Brief a
Count the lines in the listing below that contain the string "metres". Reply with the number only.
---------- Excerpted text
Thursday, 28 February 2008

conversations.......overheard in a bar

1st student: so did you go to that orgy on Friday night
2nd student: yes I took Anna
1st: so what happened?
2nd student: well Anna and I split up almost immediately. The place was full of naked people or people in various states of undress having sex with each other. I got together with this quite attractive girl and we started to get friendly. Then I saw someone I knew and started to talk to him. It was weird though because I was stroking this girl's pussy at the time and I've never done that whilst carrying on a conversation with someone else.
1st student: was she enjoying it?
2nd student: she seemed to be - can't say as it did much for me though and I didn't take it any further
1st student: so what happened then?
2nd student: well not that much as I wasn't all that turned on by it all. I met up with Anna later on and she asked if she could come home with me but I said that I didn't really fancy sleeping with her now as she'd just had sex with about 10 different guys....
1st student: good point
2nd student: anyhow I found this pretty girl who hadn't really been into it either and we ended up going back to my place
1st student: and?
2nd student: well we got home and got into bed and were about to have sex when she passes out completely as she's had too much to drink
1st student: so basically you're saying that you went to an orgy but you still couldn't get laid?
2nd student: that pretty much sums it up yes!

Tuesday, 26 February 2008

John Mayer - Somethings Missing

sorry Mark - had to steal this one - it's just tooooo good!

Wednesday, 20 February 2008

Calvin and Hobbes.....

Calvin: "I'm not going to do my maths homework. Look at these unsolved problems. Here's a number in mortal combat with another. One of them is going to get subtracted. But why? What will be left of him? If I answered these, it would kill the suspense. It would resolve the conflict and turn intriguing possibilities into boring old facts."
Hobbes: "I never really thought about the literary possibilities of maths."
Calvin: "I prefer to savour the mystery."

Tuesday, 19 February 2008

conversations with wolves.....

The native american grandfather tells his grandson that there are two wolves inside of him, fighting for control.
One wolf, is the wolf of love, peace, and kindness.
The other wolf is a wolf of greed, hatred, and corruption.
The grandson asks "Which wolf will win?"
The grandfather replies "Whichever wolf I feed."

dumb and dumber things......

Welcome, strangers, to the show
I'm the one who should be lying low
I see the knives out, I turn my back
I hear the train coming, I stay right on the track
Caught the fever, heard the tune
Thought I loved her,
hung my heart on the moon
Started howling, made no sense
Thought my friends would rush to my defence
And I get all your good advice
It doesn't stop me from going through these things twice
I lost my shirt,
I pawned my rings
I melted wax to fix my wings
I threw my hat into the ring
I've done all the dumb things.......
--------------------
---------- Data section
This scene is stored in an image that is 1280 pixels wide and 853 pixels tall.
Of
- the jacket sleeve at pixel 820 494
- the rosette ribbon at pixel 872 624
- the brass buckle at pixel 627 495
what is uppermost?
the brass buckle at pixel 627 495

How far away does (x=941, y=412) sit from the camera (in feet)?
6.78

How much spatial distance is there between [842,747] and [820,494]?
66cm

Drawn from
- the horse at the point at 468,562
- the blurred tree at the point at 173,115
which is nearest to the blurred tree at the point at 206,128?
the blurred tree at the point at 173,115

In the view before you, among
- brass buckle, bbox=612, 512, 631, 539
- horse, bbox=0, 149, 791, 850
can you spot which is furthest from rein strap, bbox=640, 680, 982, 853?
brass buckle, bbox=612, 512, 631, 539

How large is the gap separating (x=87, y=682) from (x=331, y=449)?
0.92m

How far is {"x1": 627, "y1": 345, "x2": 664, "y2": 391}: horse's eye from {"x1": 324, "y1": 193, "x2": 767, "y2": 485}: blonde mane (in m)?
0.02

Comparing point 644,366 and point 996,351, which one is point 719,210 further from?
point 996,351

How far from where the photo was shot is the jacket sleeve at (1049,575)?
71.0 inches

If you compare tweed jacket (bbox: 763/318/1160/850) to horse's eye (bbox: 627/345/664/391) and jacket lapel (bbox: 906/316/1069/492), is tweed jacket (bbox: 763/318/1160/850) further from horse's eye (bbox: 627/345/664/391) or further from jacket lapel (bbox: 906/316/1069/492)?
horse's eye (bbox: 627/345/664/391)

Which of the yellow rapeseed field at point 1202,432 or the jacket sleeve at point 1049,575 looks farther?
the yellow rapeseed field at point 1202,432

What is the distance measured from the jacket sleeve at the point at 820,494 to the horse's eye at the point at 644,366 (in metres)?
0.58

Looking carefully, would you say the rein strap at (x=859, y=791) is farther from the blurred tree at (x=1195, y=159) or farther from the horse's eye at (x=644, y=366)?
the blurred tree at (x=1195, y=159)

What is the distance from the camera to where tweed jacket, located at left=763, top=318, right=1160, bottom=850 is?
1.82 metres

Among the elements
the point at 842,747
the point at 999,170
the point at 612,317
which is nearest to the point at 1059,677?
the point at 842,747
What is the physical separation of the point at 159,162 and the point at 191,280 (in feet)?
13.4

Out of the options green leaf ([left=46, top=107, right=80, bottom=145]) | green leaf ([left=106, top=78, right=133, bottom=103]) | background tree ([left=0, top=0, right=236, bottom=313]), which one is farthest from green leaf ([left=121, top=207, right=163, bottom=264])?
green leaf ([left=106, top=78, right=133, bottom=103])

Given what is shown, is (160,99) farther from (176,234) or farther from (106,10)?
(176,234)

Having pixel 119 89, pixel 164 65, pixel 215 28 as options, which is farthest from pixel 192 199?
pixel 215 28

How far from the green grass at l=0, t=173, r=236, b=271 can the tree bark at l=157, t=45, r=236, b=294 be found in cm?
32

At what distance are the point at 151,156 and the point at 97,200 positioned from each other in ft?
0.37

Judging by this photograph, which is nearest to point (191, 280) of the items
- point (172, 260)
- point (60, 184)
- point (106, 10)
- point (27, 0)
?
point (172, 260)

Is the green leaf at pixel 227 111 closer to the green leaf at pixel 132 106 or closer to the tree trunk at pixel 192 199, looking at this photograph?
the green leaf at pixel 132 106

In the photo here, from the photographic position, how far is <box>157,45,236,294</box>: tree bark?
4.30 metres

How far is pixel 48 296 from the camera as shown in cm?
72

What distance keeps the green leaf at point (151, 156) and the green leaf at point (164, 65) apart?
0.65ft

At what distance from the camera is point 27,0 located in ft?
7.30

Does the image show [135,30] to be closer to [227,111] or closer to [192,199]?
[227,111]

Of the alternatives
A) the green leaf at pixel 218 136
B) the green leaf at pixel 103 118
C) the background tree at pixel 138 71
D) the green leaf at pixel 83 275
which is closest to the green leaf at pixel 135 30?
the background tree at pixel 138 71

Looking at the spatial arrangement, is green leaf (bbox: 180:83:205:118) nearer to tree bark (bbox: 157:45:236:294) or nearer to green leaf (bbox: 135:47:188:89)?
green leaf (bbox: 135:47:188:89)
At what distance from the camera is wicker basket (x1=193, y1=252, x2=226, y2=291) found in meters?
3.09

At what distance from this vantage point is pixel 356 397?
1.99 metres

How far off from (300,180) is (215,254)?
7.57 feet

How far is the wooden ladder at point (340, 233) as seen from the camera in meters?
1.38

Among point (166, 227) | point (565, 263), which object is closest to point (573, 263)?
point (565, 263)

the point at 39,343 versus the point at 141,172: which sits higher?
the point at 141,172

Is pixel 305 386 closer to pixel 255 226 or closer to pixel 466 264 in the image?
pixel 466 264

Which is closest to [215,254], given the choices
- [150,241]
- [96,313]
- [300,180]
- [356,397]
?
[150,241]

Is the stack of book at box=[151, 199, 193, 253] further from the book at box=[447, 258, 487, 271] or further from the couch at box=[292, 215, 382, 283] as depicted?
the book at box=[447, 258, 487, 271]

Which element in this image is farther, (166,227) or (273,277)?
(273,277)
--------------------
Brief b
According to the blog page above, why does Calvin refuse to do his homework? Answer in one to three sentences.

Exercise result a
4

Exercise result b
Calvin says that answering the problems would kill the suspense. It would also resolve the conflict and turn intriguing possibilities into boring old facts, and he prefers to savor the mystery.